KLARE, Michael. Professor of Peace and World Security Studies, Hampshire College, Massachusetts: “Climate change as genocide. Why inaction equals annihilation”
Michael T. Klare (the Five College Professor of Peace and World Security Studies at Hampshire College in Amherst, Massachusetts and author of “ The Race for What's Left: The Global Scramble for the World's Last Resources”, “Rising Powers, Shrinking Planet: The New Geopolitics of Energy and Blood and Oil: The Dangers and Consequences of America's Growing Dependence on Imported Petroleum”) on looming climate genocide (2017): “Not since World War II have more human beings been at risk from disease and starvation than at this very moment.

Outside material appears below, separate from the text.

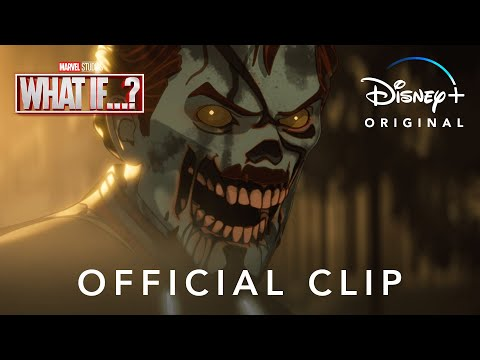 """""""Zombies"""" Official Clip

On March 10th, Stephen O’Brien, under secretary-general of the United Nations for humanitarian affairs, informed the Security Council that 20 million people in three African countries—Nigeria, Somalia, and South Sudan—as well as in Yemen were likely to die if not provided with emergency food and medical aid…
Inaction Equals Annihilation. In this context, consider the moral consequences of inaction on climate change. Once it seemed that the process of global warming would occur slowly enough to allow societies to adapt to higher temperatures without excessive disruption, and that the entire human family would somehow make this transition more or less simultaneously. That now looks more and more like a fairy tale. Climate change is occurring far too swiftly for all human societies to adapt to it successfully. Only the richest are likely to succeed in even the most tenuous way. Unless colossal efforts are undertaken now to halt the emission of greenhouse gases, those living in less affluent societies can expect to suffer from extremes of flooding, drought, starvation, disease, and death in potentially staggering numbers….
Worse yet, on our present trajectory, it seems highly unlikely that the warming process will stop at 2 or even 3 degrees Celsius, meaning that later in this century many of the worst-case climate-change scenarios—the inundation of coastal cities, the desertification of vast interior regions, and the collapse of rain-fed agriculture in many areas—will become everyday reality.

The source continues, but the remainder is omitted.